O Governo pretende reforçar a cooperação bilateral com a Zâmbia, com foco nos sectores prioritários para estimular novos investimentos e o desenvolvimento das duas nações.
De acordo com um comunicado, a intenção será executada durante a visita que o Presidente da República, Daniel Chapo, está a efectuar àquele país no âmbito da sua participação nas celebrações do 61.º aniversário da independência.
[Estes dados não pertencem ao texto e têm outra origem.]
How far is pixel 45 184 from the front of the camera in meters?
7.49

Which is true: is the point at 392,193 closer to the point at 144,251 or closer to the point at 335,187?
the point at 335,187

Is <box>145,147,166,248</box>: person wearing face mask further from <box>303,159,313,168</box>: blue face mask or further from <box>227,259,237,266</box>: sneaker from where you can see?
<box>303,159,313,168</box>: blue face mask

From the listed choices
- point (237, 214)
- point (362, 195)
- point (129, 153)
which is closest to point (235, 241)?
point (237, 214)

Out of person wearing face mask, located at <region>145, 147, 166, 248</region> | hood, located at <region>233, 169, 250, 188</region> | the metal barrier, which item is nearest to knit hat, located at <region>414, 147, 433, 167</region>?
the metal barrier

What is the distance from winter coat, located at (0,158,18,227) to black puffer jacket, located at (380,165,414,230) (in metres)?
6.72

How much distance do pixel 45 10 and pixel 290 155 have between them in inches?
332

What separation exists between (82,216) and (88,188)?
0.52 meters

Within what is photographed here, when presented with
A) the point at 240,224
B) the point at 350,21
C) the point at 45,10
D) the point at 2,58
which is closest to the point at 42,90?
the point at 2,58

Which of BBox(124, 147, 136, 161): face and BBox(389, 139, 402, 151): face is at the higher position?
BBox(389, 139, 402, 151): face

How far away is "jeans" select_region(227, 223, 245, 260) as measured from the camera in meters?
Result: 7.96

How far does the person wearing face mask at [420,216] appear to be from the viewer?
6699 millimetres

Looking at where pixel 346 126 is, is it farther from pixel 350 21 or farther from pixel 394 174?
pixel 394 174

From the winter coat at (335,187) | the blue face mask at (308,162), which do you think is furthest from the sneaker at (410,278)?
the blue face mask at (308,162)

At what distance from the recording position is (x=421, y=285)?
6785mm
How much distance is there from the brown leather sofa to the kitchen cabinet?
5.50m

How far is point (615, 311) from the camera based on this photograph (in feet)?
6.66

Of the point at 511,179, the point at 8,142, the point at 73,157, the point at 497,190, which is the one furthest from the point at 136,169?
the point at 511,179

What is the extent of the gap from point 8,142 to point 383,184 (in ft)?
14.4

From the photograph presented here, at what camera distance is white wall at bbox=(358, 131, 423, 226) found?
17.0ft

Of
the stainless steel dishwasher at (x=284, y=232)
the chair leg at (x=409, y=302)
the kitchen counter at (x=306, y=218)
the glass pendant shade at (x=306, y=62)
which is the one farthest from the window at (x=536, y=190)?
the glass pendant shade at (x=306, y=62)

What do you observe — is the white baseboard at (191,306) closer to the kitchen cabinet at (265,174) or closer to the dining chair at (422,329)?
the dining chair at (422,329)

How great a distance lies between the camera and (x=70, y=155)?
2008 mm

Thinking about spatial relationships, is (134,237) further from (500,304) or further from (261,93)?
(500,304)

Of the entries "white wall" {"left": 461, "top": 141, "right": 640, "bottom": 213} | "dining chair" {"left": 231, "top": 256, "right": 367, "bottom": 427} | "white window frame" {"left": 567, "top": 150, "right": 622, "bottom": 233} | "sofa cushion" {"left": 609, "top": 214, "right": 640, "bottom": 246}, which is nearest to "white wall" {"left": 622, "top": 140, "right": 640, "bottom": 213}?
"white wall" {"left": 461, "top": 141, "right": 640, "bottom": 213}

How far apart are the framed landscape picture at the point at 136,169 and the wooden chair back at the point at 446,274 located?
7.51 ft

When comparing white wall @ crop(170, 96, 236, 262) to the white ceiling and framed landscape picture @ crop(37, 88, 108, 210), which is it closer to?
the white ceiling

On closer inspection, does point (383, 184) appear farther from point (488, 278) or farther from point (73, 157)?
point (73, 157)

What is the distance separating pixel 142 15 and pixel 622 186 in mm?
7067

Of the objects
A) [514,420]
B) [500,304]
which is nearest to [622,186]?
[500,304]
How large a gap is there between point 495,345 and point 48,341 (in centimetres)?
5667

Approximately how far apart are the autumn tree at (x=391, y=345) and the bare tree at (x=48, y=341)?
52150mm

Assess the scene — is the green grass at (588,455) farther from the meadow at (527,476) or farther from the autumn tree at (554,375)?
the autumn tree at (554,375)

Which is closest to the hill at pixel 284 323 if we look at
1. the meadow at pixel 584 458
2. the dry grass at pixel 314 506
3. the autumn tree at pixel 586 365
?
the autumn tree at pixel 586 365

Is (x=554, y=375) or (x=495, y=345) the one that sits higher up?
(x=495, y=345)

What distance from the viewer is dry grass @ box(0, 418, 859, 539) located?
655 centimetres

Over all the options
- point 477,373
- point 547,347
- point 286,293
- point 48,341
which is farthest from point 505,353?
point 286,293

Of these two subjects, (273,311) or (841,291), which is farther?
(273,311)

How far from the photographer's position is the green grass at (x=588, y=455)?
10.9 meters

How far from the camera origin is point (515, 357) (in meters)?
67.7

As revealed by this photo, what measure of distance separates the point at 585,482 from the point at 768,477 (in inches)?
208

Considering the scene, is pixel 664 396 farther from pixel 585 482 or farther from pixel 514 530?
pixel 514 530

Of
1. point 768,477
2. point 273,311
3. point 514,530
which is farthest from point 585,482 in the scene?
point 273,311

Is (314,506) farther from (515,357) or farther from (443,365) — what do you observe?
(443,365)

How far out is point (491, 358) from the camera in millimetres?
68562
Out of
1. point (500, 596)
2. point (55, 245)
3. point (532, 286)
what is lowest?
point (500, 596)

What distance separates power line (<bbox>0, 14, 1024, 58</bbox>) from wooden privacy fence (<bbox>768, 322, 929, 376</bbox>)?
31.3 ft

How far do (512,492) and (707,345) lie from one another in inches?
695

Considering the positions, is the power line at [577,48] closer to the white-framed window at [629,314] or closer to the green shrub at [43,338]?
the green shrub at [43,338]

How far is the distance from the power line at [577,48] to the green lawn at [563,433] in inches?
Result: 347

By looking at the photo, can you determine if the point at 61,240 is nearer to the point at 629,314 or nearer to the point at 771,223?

Segundo um documento divulgado pela Agência de Informação de Moçambique, a agenda de trabalho inclui conversações oficiais entre os Executivos dos dois países, uma mesa-redonda empresarial envolvendo empresários nacionais e zambianos e um encontro com a comunidade moçambicana residente.
“Serão reforçados e aprofundados os laços históricos de solidariedade, amizade e cooperação política, económica e sociocultural entre Moçambique e Zâmbia. O governante moçambicano faz-se acompanhar da ministra dos Negócios Estrangeiros e Cooperação, Maria Manuela dos Santos Lucas, e de outros quadros do Governo”, lê-se na nota.
O projecto visa não só aumentar a capacidade de fornecimento de electricidade entre os dois países, mas também reforçar a posição de Moçambique como um actor relevante no mercado regional de energia. A interligação facilitará o intercâmbio energético, promovendo o comércio com outros membros da Comunidade de Desenvolvimento da África Austral (SADC) e gerando receitas adicionais ao País.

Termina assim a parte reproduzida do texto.